腱鞘炎のような痛みや腫れがある場合、湿布などの消炎剤を用いることに問題はありません。ただし、手はしょっちゅう動かしたり洗ったり、水に触れたりする機会があるため、湿布薬だと、ずれたり剥がれたりするのが気になってしまうこともあるでしょう。湿布などの貼るタイプの消炎剤よりは、クリームやゲルなど塗るタイプのほうが使い勝手がよいかもしれません。

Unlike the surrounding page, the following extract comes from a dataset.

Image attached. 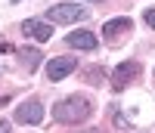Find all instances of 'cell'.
Wrapping results in <instances>:
<instances>
[{"instance_id": "6da1fadb", "label": "cell", "mask_w": 155, "mask_h": 133, "mask_svg": "<svg viewBox=\"0 0 155 133\" xmlns=\"http://www.w3.org/2000/svg\"><path fill=\"white\" fill-rule=\"evenodd\" d=\"M90 112H93V102L87 96H81V93H71V96L59 99L53 105V118L59 124H81V121L90 118Z\"/></svg>"}, {"instance_id": "7a4b0ae2", "label": "cell", "mask_w": 155, "mask_h": 133, "mask_svg": "<svg viewBox=\"0 0 155 133\" xmlns=\"http://www.w3.org/2000/svg\"><path fill=\"white\" fill-rule=\"evenodd\" d=\"M87 16H90V9L81 6V3H56V6L47 9V22H50V25H53V22L71 25V22H81V19H87Z\"/></svg>"}, {"instance_id": "3957f363", "label": "cell", "mask_w": 155, "mask_h": 133, "mask_svg": "<svg viewBox=\"0 0 155 133\" xmlns=\"http://www.w3.org/2000/svg\"><path fill=\"white\" fill-rule=\"evenodd\" d=\"M140 74H143V65H140L137 59H127V62H121L118 68L112 71V90H124L127 84H134Z\"/></svg>"}, {"instance_id": "277c9868", "label": "cell", "mask_w": 155, "mask_h": 133, "mask_svg": "<svg viewBox=\"0 0 155 133\" xmlns=\"http://www.w3.org/2000/svg\"><path fill=\"white\" fill-rule=\"evenodd\" d=\"M74 68H78V59H71V56H56V59L47 62V77H50V81H62V77H68Z\"/></svg>"}, {"instance_id": "5b68a950", "label": "cell", "mask_w": 155, "mask_h": 133, "mask_svg": "<svg viewBox=\"0 0 155 133\" xmlns=\"http://www.w3.org/2000/svg\"><path fill=\"white\" fill-rule=\"evenodd\" d=\"M16 121L19 124H41L44 121V105H41V99L22 102L19 109H16Z\"/></svg>"}, {"instance_id": "8992f818", "label": "cell", "mask_w": 155, "mask_h": 133, "mask_svg": "<svg viewBox=\"0 0 155 133\" xmlns=\"http://www.w3.org/2000/svg\"><path fill=\"white\" fill-rule=\"evenodd\" d=\"M22 34H28V37H34V41L47 44L50 37H53V25L44 22V19H25L22 22Z\"/></svg>"}, {"instance_id": "52a82bcc", "label": "cell", "mask_w": 155, "mask_h": 133, "mask_svg": "<svg viewBox=\"0 0 155 133\" xmlns=\"http://www.w3.org/2000/svg\"><path fill=\"white\" fill-rule=\"evenodd\" d=\"M130 28H134V22L127 19V16H121V19H112V22L102 25V34H106V41H109V44H115L121 34H127Z\"/></svg>"}, {"instance_id": "ba28073f", "label": "cell", "mask_w": 155, "mask_h": 133, "mask_svg": "<svg viewBox=\"0 0 155 133\" xmlns=\"http://www.w3.org/2000/svg\"><path fill=\"white\" fill-rule=\"evenodd\" d=\"M65 44H68L71 50H96L99 37H96L93 31H74V34L65 37Z\"/></svg>"}, {"instance_id": "9c48e42d", "label": "cell", "mask_w": 155, "mask_h": 133, "mask_svg": "<svg viewBox=\"0 0 155 133\" xmlns=\"http://www.w3.org/2000/svg\"><path fill=\"white\" fill-rule=\"evenodd\" d=\"M19 59H22V65H25L28 71H37L44 56H41V50H34V47H22V50H19Z\"/></svg>"}, {"instance_id": "30bf717a", "label": "cell", "mask_w": 155, "mask_h": 133, "mask_svg": "<svg viewBox=\"0 0 155 133\" xmlns=\"http://www.w3.org/2000/svg\"><path fill=\"white\" fill-rule=\"evenodd\" d=\"M112 121H115V127H124V130H130V121H127L124 115H118V112L112 115Z\"/></svg>"}, {"instance_id": "8fae6325", "label": "cell", "mask_w": 155, "mask_h": 133, "mask_svg": "<svg viewBox=\"0 0 155 133\" xmlns=\"http://www.w3.org/2000/svg\"><path fill=\"white\" fill-rule=\"evenodd\" d=\"M143 19H146V25H149V28H155V6H149V9L143 12Z\"/></svg>"}, {"instance_id": "7c38bea8", "label": "cell", "mask_w": 155, "mask_h": 133, "mask_svg": "<svg viewBox=\"0 0 155 133\" xmlns=\"http://www.w3.org/2000/svg\"><path fill=\"white\" fill-rule=\"evenodd\" d=\"M87 81H102V68H90L87 71Z\"/></svg>"}, {"instance_id": "4fadbf2b", "label": "cell", "mask_w": 155, "mask_h": 133, "mask_svg": "<svg viewBox=\"0 0 155 133\" xmlns=\"http://www.w3.org/2000/svg\"><path fill=\"white\" fill-rule=\"evenodd\" d=\"M0 133H9V121H0Z\"/></svg>"}, {"instance_id": "5bb4252c", "label": "cell", "mask_w": 155, "mask_h": 133, "mask_svg": "<svg viewBox=\"0 0 155 133\" xmlns=\"http://www.w3.org/2000/svg\"><path fill=\"white\" fill-rule=\"evenodd\" d=\"M0 53H9V44H3V41H0Z\"/></svg>"}, {"instance_id": "9a60e30c", "label": "cell", "mask_w": 155, "mask_h": 133, "mask_svg": "<svg viewBox=\"0 0 155 133\" xmlns=\"http://www.w3.org/2000/svg\"><path fill=\"white\" fill-rule=\"evenodd\" d=\"M81 133H99V130H81Z\"/></svg>"}, {"instance_id": "2e32d148", "label": "cell", "mask_w": 155, "mask_h": 133, "mask_svg": "<svg viewBox=\"0 0 155 133\" xmlns=\"http://www.w3.org/2000/svg\"><path fill=\"white\" fill-rule=\"evenodd\" d=\"M0 74H3V65H0Z\"/></svg>"}]
</instances>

腱鞘炎でお困りの場合、親指を支えるサポーターが有効なこともあります。親指に負担がかかるときには取り入れてみてもよいでしょう。

ばね指に効果的なセルフケア

軽度のばね指は、ストレッチが症状の緩和につながることもあります。

例えば、ばね指のような症状があり、関節が曲げ伸ばししづらいと感じた場合は、指の第1関節を反対の手で持ち、伸ばすように引っ張ってみましょう。関節を広げて、指を曲げ伸ばししやすくする効果が期待できます。お風呂につかっている時など、体が温まっている時に行うのがおすすめです。

ばね指に効果的なセルフケア

こんな時は病院へ、腱鞘炎の受診の目安

腱鞘炎はセルフケアだけで改善することもありますが、日常生活に支障が出ている場合は我慢せずに医療機関を受診しましょう。

医療機関でも状態によっては経過観察になりますが、痛みが強い場合は、腱鞘内ステロイド注射をして、痛みを取り除く治療をすることもあります。ステロイド注射をしても改善しない場合や再発を繰り返す場合、注射ができない体質である場合、患者が手術を希望するといった場合は、腱鞘を開く手術(腱鞘切開)を行います。ステロイド注射をした場合の再発率は約60%ですが、手術の場合はほとんど再発しません。

腱鞘炎のなりやすさには個人差がありますが、一般的には指や手首を酷使することで生じやすいといわれています。手や指をたくさん使った場合は、一日の終わりに軽くストレッチをするなど、毎日頑張っている手をいたわってあげましょう。

更年期や妊娠出産期などの女性は特に生じやすい傾向があるので、違和感があればかかりつけ医に相談を。また、なかには腱鞘炎だと思っていたら別の病気だったということもあります。痛みの経過に注意し、改善している様子が見られない場合は医療機関を受診するなどして、大切な手や体を守ってくださいね。